How IPCC Reports are Written (it’s quite a process!)
IPCC Plenary Session in 2014. Image: IISD
In anticipation of the IPCC’s new Special Report on Climate Change and Land we’re taking a look into the IPCC and how its scientists write their reports. Yesterday we explained the IPCC’s history and structure and today we’ll explain how their reports are written and the rigor behind them.
The Basics: As Scientific American explained, “Lead authors (LAs) of the report are nominated by governments, with selection based on evidence of active participation in relevant research, and taking into consideration the need for balanced views as well as geographic, gender and age balance. IPCC rules are clear that the content of the chapters is at all times controlled by the LAs. They are asked to assess the relevant peer-reviewed literature and to provide a balanced summary of the present state of scientific knowledge and uncertainty.”
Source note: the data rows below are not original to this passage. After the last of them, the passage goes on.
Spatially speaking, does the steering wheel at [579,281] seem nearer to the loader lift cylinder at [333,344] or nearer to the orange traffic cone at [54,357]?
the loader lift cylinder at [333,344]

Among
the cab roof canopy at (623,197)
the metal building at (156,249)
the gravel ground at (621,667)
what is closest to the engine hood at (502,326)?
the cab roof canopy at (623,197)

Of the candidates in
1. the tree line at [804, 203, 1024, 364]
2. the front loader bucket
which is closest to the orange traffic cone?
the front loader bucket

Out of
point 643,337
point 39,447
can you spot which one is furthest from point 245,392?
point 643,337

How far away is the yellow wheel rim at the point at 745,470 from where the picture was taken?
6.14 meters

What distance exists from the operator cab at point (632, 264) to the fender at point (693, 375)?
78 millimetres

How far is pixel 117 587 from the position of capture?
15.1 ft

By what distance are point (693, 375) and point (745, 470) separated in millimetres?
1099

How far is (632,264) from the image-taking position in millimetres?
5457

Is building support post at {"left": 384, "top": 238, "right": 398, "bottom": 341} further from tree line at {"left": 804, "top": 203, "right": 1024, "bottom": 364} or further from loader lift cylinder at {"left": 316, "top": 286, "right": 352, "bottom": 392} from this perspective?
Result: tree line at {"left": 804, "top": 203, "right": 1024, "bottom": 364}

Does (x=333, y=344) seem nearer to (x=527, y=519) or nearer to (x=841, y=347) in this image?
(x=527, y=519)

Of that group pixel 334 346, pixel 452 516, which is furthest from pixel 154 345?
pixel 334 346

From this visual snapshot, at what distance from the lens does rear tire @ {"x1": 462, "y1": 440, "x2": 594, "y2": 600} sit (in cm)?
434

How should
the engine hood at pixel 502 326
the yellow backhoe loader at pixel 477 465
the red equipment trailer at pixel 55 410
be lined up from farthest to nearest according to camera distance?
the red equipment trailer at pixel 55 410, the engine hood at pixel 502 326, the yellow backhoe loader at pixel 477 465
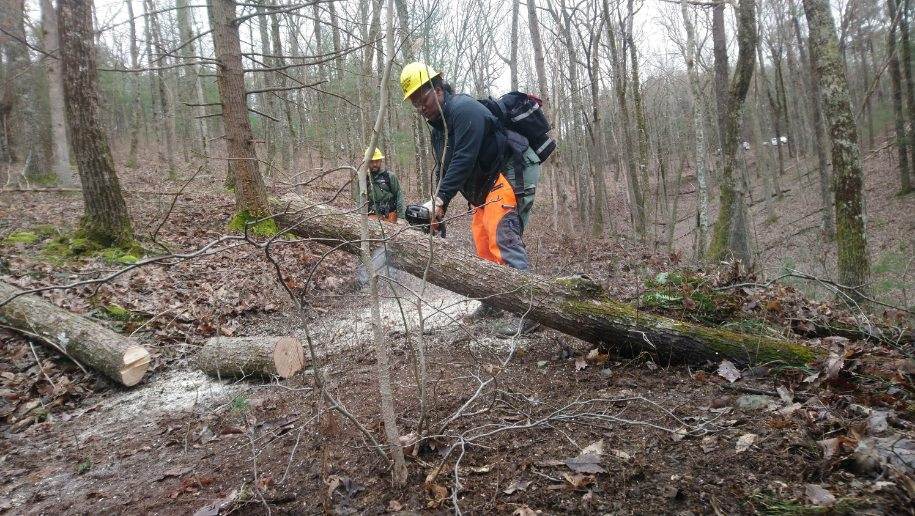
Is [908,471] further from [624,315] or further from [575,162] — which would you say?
[575,162]

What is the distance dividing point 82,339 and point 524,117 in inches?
169

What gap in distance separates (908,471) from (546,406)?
1.44m

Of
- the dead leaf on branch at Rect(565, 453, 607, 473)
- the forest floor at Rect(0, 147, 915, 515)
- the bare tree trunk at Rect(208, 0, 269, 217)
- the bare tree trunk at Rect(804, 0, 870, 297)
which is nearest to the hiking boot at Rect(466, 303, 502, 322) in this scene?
the forest floor at Rect(0, 147, 915, 515)

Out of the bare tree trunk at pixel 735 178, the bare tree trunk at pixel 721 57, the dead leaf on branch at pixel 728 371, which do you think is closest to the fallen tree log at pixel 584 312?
the dead leaf on branch at pixel 728 371

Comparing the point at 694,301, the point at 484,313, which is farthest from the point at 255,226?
the point at 694,301

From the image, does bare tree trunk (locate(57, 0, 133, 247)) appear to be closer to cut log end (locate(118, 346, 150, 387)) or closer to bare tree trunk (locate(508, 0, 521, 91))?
cut log end (locate(118, 346, 150, 387))

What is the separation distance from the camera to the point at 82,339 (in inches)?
159

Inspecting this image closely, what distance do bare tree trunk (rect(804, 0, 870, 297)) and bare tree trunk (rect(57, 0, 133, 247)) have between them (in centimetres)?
857

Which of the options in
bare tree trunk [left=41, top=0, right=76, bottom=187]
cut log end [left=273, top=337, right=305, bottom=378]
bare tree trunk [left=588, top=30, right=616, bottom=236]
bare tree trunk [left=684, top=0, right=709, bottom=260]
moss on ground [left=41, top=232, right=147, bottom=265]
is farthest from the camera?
bare tree trunk [left=41, top=0, right=76, bottom=187]

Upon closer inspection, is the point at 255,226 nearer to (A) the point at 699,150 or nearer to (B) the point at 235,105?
(B) the point at 235,105

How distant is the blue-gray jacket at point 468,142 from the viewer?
3.89 m

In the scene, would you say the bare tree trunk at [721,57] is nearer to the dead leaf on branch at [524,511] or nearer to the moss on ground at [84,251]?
the dead leaf on branch at [524,511]

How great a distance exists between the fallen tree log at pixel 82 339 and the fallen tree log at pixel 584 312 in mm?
1937

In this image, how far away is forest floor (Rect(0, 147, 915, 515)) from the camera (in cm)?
183
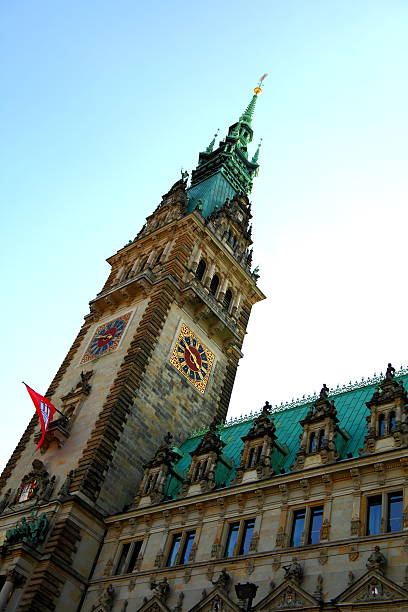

How the Authors Are Selected: The IPCC has said of this process that “the selection of authors is a careful process that aims to reflect the range of scientific, technical and socio-economic expertise and to strike a good balance in terms of gender, geographical representation, and representation of experts from developing countries, developed countries and those with economies in transition. It is also important to have a mixture of authors with and without previous experience in the IPCC.”
The Writing Process: The Conversation in their explainer of the IPCC wrote that “each part of the report goes through three stages of drafting and review by experts and governments. All review comments and the responses from the authors on how they addressed the comments are made public. This review process is more open and comprehensive than for any other scientific publication or assessment, including the peer-reviewed science publications on which the reports are based.”
- The reports are required to present policy-relevant information, but it must be presented in a policy-neutral manner, so there are no recommendations in any IPCC assessment.
Types of Reports: The IPCC prepares comprehensive Assessment Reports about the state of scientific, technical and socio-economic knowledge on climate change, its impacts and future risks, and options for reducing the rate at which climate change is taking place. The IPCC also produces Special Reports on specific topics agreed by its member governments (which is what Thursday’s report will be), as well as Methodology Reports that provide practical guidelines for the preparation of greenhouse gas inventories.
Approving the Report: Assessment Reports, Special Reports, and Synthesis Report include a Summary for Policymakers that is prepared by the authors and approved line by line by a Plenary Session of the IPCC with the delegates in dialogue with the authors.